**Exercise goal**:
In the passage on Britain and the European Union below, reproduce word for word the stretch from "Indeed, Mario Monti, who" through "is their allegiance.".

**Provided passage**:
The prime ministers of Greece and Italy, George Papandreou and Silvio Berlusconi, were deposed for failing to ride roughshod over the verdict of their electorates and implement the diktats of Brussels instead. They were replaced by, respectively, a former vice-president of the European Central Bank and a former European Commissioner, neither of whom had ever been elected to any public office.
Indeed, Mario Monti, who has taken over the reins in Italy, has managed to exclude from his Cabinet any elected politician.
As Daniel Hannan points out, perhaps the most shocking thing about this state of affairs is that no one seems to be shocked in the slightest. He argues, convincingly, that almost all of the political and bureaucratic classes in EU nations have effectively been bought off to the point where they can no longer understand economic or even political arguments, so unthinkingly tribal is their allegiance.
This is perhaps less surprising than it seems when one realises that all EU employees are exempt from national taxation, and that the lobbying groups and NGOs which support pro-EU policies are almost without exception funded by the EU.
The euro crisis has exposed the folly of fiscal union comprehensively enough. But even the argument that Europe is our principal trading partner is flawed. Although more than 40% of our exports go to the EU, that figure includes everything which goes through Europe en route to another destination.
Until we joined in 1973, we ran a trade surplus with the then-EEC countries; ever since we have been in deficit. Meanwhile, Britain has a trade surplus with every other region of the world except the EU, to which we have paid in more than we have received every year except 1975 (which was, no doubt coincidentally, the year in which we held a referendum on withdrawal).
Yet during this time, the share of the world's GDP accounted for by the western European nations has plummeted, from 38% when Britain joined the EEC to less than 24% now. By 2020, it is projected to be 15%. Meanwhile, our natural trading partners in the Anglosphere and the Commonwealth have surged ahead; this year, the latter's economy overtook the Eurozone, and the IMF estimates its growth over the next five years at 7.2%.
Hannan's preferred solution is to devolve power downwards, and simultaneously cast our trading net towards the wider world. He describes a debate in which Denis MacShane, the former Europe Minister, declared, as if it were an argument in favour of the EU, that "we sell more to Belgium than we do to the whole of India". That, as Hannan points out, is precisely the problem.
The arguments for localisation and grass-roots democracy, particularly Hannan's demonstration that, with the exception of America, almost all the world's most successful countries (measured by GDP per capita) are small, are rather reminiscent of optimistic claims for an independent Scotland. It made me wonder why the SNP should be so unthinkingly in favour of a Union that is designed to shackle together nations with little in common, and is financially catastrophic, protective of special interests, hostile to the developing world and profoundly undemocratic – yet is opposed to one which is not.

**Collected data**:
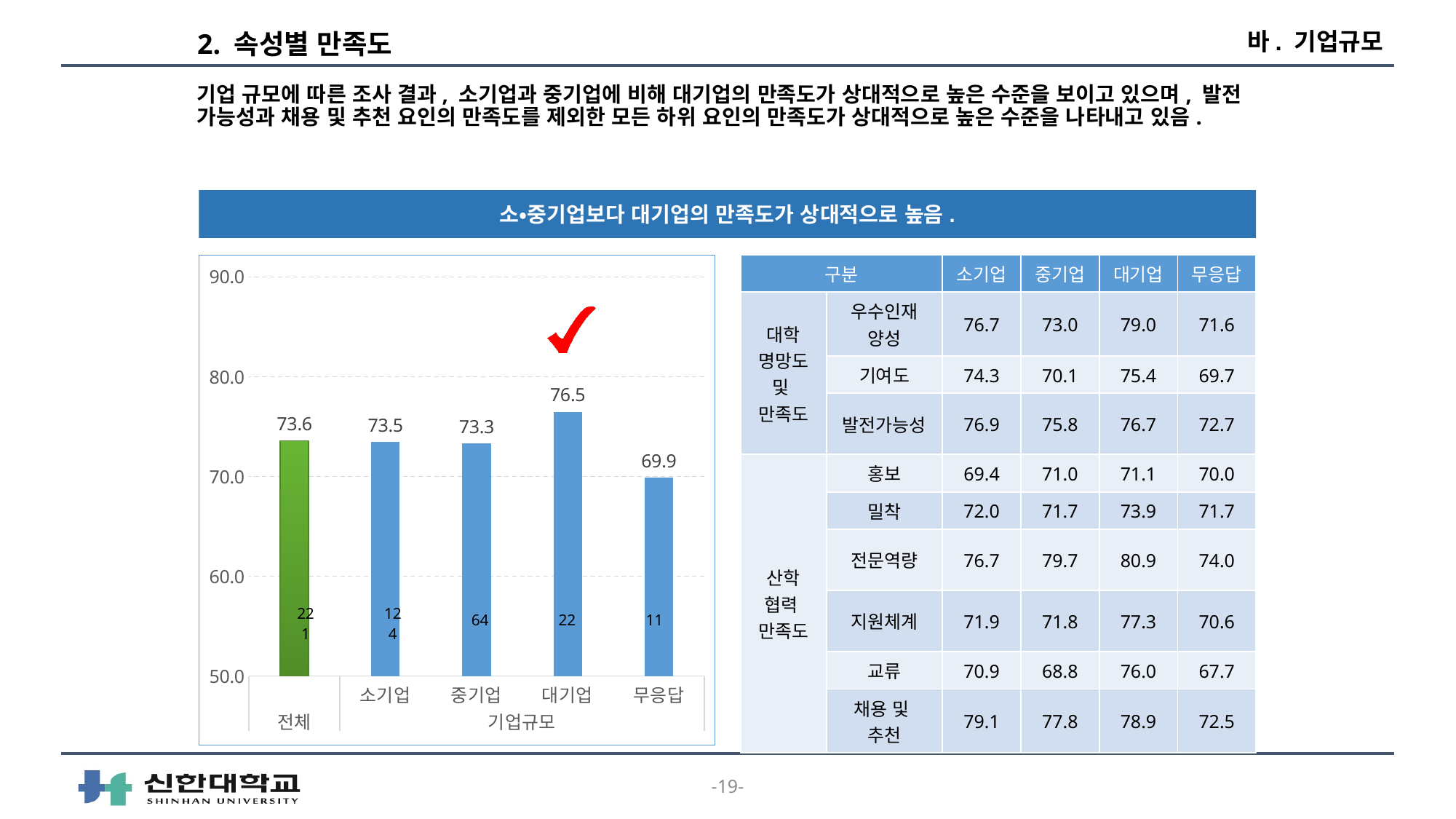
What type of chart is shown on the slide? bar chart What is the value shown for 중기업 in the bar chart? 73.3 What is the satisfaction value shown for 대기업 in the bar chart? 76.5 Is the value for 무응답 in the bar chart greater or less than 70.0? less What is the value shown for 전체 in the bar chart? 73.6 Which has a larger value in the bar chart, 대기업 or 무응답? 대기업 Which category has the lowest value in the bar chart? 무응답 What is the value shown for 무응답 in the bar chart? 69.9 What is the difference between the values for 대기업 and 무응답 in the bar chart? 6.6 What is the difference between the values for 대기업 and 소기업 in the bar chart? 3.0 How many bars are shown in the bar chart? 5 Which category has the highest value in the bar chart? 대기업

**Answer to this task**:
Indeed, Mario Monti, who has taken over the reins in Italy, has managed to exclude from his Cabinet any elected politician.
As Daniel Hannan points out, perhaps the most shocking thing about this state of affairs is that no one seems to be shocked in the slightest. He argues, convincingly, that almost all of the political and bureaucratic classes in EU nations have effectively been bought off to the point where they can no longer understand economic or even political arguments, so unthinkingly tribal is their allegiance.